Oct. 27, 2016
Gideon Lewis-Kraus wrote for the Virginia Quarterly Review on Baku:
The nation of Azerbaijan, wedged into the Caucasus Mountains between Russia and Iran, is small, geopolitically vulnerable, and relatively new to the contrivance of nationhood. Most of its history has been spent on the fringes of someone else’s empire; millennia of successive imperial occupations ended with the crumbling of the Soviet Union, and, over the twenty-five years since, Azerbaijanis have been experimenting with novel forms of national pride. Their patriotic boasts have the tentative feel of an audition: Locals like to try out the claim, for example, that within their borders one might find no fewer than nine different climates, as if to suggest a surprising capaciousness.
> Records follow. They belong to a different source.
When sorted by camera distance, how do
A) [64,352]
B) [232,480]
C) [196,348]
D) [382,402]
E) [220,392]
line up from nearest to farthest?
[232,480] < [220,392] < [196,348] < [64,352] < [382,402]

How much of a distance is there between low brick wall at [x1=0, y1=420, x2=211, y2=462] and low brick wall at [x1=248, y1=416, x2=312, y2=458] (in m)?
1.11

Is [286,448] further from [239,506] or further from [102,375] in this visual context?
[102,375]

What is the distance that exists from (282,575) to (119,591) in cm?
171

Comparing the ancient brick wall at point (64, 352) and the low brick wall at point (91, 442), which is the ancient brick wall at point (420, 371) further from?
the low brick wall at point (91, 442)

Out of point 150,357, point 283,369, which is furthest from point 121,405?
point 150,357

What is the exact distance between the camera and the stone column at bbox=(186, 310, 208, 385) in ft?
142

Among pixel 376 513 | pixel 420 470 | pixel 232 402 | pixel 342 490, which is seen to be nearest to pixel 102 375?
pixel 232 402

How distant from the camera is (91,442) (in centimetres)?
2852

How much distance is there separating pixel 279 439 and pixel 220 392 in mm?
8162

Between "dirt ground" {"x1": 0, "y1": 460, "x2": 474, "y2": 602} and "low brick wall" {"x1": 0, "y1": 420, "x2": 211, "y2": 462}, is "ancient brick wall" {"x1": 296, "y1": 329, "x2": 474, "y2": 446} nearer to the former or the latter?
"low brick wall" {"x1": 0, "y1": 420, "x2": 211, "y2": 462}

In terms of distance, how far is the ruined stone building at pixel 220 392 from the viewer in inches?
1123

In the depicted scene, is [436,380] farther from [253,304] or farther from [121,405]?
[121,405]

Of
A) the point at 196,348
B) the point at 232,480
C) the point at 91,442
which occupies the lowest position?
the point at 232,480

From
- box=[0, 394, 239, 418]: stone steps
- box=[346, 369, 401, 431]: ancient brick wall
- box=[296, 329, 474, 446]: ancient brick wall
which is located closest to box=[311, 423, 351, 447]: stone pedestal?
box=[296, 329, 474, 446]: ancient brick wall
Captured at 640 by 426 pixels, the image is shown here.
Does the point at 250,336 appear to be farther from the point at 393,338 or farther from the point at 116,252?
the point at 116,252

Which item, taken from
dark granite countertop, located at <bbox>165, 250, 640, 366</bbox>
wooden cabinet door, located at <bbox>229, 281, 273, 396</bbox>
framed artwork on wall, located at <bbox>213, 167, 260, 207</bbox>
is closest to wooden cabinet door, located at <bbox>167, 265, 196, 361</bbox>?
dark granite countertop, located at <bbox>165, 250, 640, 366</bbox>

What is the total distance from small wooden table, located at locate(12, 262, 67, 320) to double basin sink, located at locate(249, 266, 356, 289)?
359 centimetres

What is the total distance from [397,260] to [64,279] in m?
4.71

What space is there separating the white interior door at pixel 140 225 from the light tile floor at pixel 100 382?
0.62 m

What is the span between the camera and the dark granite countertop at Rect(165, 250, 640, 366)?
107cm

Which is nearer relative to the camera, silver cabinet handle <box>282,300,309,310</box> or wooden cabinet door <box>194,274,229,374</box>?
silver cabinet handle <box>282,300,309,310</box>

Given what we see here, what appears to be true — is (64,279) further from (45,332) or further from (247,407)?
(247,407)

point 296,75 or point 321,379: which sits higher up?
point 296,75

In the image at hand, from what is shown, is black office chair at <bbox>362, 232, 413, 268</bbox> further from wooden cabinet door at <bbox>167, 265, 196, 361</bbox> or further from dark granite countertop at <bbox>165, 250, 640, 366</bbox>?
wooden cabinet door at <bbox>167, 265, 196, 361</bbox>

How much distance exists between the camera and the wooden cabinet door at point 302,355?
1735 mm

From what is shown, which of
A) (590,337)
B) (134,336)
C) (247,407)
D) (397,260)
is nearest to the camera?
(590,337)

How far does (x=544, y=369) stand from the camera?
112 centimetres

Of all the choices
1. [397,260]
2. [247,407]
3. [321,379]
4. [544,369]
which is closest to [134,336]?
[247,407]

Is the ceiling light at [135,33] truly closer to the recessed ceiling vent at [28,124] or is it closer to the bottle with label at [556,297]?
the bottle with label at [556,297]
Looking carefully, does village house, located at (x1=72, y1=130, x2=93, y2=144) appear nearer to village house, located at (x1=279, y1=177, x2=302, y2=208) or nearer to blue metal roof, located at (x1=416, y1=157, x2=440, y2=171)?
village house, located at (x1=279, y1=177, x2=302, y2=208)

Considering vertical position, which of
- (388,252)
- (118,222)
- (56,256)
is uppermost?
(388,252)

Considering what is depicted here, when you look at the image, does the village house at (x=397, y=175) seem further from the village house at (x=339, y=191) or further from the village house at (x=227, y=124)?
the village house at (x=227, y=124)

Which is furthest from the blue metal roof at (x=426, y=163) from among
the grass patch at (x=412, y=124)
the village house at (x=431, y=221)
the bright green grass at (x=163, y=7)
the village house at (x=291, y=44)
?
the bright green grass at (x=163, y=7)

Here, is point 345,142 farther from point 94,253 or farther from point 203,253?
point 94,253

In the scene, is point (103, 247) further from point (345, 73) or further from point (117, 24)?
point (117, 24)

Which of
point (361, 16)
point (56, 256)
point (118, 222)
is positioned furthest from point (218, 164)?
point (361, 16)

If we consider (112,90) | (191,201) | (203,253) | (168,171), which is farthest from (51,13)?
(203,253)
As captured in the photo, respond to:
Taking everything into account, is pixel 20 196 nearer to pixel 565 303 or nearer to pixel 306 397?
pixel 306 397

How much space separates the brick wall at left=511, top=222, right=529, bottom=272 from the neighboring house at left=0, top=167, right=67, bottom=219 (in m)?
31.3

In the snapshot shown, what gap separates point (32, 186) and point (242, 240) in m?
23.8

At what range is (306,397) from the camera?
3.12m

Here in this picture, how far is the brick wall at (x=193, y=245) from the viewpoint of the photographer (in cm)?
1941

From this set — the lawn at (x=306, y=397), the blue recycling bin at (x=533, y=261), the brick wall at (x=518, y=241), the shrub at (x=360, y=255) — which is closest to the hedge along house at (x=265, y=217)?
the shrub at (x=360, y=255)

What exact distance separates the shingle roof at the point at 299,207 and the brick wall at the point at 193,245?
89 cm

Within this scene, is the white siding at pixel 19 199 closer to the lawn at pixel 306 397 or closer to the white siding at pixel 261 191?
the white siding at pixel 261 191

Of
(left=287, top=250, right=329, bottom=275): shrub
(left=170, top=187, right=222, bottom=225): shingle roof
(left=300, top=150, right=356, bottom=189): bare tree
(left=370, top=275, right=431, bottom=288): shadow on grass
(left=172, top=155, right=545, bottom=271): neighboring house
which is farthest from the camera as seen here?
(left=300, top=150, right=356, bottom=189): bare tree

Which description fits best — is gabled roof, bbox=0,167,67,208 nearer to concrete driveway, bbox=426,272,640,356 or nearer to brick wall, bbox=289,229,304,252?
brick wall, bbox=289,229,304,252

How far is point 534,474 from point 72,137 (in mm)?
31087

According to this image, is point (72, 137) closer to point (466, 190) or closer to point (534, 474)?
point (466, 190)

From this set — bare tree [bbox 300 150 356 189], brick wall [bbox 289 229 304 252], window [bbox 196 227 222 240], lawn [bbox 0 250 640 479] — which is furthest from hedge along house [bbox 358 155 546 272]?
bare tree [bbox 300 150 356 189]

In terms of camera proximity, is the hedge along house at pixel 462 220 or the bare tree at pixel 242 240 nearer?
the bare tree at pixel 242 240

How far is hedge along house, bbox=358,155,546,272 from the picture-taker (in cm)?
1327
One of the nine, and by far the most important, is the dominant natural ecosystem of the Absheron Peninsula, home to the Azerbaijani capital of Baku. The peninsula holds almost half of the nation’s 9 million people and, though it accounts for only 4 percent of the country’s mass, produces more than 80 percent of the nation’s industrial output. The Absheron biome, rich in oil and natural gas and their apparatuses of removal, might be described as one of the Earth’s great hellscapes: Tracts of its ground are permanently on fire; shallow black pools of crude oil seep through contusions in the sand; small volcanoes disgorge bubbles of cold, thick mud, whose slow rivulets peter out across the plains of barren rock. But this variegated purgatory is the chief reason for Baku’s astounding wealth. Some cities come into prominence at the confluence of great rivers, in the safety of generous harbors, or by their nearness to wheat. Others are planted by political fiat. Baku has come into its own extractively.